**Prompt**
Reproduce everything from the line containing "Of the available items" down to the line containing "in this photo?", both included, keeping the requests as they are. In the answers, scale every number (coordinates, box corners, distances and depths alike) by 2.45, rounding each result to the same number of decimal places as the original, with halves rounded up.
** START Data records **
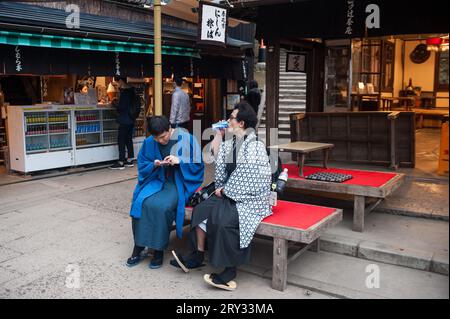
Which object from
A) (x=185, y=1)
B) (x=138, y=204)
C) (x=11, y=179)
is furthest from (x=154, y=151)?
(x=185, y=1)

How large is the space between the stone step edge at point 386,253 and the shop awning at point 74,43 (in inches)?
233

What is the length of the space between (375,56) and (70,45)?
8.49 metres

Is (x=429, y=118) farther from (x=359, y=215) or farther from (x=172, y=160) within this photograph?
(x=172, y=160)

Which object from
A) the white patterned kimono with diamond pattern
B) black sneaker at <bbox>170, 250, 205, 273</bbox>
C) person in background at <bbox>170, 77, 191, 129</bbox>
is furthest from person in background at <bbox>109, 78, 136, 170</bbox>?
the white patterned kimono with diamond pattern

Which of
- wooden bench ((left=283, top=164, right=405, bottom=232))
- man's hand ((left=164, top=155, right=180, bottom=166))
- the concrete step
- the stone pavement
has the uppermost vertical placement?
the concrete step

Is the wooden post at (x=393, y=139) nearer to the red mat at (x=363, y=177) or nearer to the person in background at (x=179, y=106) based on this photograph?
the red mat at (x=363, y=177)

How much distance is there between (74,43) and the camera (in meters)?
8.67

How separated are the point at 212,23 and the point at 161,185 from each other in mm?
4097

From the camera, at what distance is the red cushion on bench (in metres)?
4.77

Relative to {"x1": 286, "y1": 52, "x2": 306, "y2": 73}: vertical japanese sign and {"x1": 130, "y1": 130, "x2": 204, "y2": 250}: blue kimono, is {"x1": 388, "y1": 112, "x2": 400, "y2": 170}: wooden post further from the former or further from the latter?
** END Data records **
** START Data records **
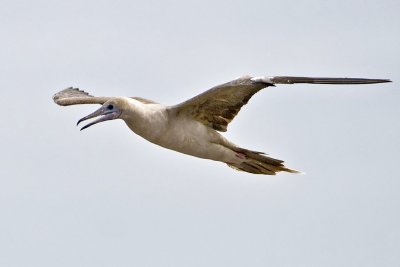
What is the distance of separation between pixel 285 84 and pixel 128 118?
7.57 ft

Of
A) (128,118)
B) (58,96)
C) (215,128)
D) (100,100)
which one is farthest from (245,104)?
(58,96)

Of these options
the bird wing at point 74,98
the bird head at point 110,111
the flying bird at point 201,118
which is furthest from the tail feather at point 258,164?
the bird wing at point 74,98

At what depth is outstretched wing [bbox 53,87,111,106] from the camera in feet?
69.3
** END Data records **
** START Data records **
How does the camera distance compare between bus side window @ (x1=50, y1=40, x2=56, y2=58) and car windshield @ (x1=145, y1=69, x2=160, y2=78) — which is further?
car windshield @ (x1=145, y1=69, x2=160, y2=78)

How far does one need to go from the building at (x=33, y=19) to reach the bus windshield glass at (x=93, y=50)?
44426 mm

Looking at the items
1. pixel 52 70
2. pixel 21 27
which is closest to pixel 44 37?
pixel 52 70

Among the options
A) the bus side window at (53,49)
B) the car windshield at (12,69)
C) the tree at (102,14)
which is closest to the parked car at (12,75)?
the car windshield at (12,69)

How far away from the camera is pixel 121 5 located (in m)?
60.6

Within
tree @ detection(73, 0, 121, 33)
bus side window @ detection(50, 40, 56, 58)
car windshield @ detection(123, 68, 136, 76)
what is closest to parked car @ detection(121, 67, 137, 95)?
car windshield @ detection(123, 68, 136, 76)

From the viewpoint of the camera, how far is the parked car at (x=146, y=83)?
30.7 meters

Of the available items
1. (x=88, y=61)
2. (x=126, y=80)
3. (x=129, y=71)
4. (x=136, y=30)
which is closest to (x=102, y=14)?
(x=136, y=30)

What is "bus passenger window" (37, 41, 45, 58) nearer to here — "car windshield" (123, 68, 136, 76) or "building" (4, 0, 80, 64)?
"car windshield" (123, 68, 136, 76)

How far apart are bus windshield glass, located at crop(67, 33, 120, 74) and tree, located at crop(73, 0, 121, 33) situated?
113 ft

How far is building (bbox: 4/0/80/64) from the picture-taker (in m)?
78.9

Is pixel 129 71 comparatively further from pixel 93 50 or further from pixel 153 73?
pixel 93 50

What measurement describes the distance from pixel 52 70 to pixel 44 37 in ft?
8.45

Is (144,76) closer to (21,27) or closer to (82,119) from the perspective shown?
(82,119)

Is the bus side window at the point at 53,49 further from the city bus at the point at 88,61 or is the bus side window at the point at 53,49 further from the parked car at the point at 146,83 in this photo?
** END Data records **
**The answer**
Of the available items
1. (x=88, y=61)
2. (x=126, y=80)
3. (x=129, y=71)
4. (x=136, y=30)
which is closest to (x=102, y=14)?
(x=333, y=74)

What is "bus passenger window" (37, 41, 45, 58) nearer to here — "car windshield" (123, 68, 136, 76) or "building" (4, 0, 80, 64)?
"car windshield" (301, 167, 333, 186)

How far apart are bus windshield glass, located at crop(67, 33, 120, 74) and tree, located at crop(73, 0, 121, 33) situated?
277 ft

How far is building (bbox: 4/0/80/64) from the picture-taker (in m)?
193.3

Is pixel 129 71 comparatively further from pixel 93 50 or further from pixel 153 73?
pixel 228 123

What measurement describes the distance from pixel 52 70 to pixel 44 37 in ft?
20.70

Is (144,76) closer to (21,27) or closer to (82,119) from the perspective shown?
(201,292)

Is the bus side window at the point at 53,49 further from the city bus at the point at 88,61 or is the bus side window at the point at 53,49 further from the parked car at the point at 146,83 in this photo?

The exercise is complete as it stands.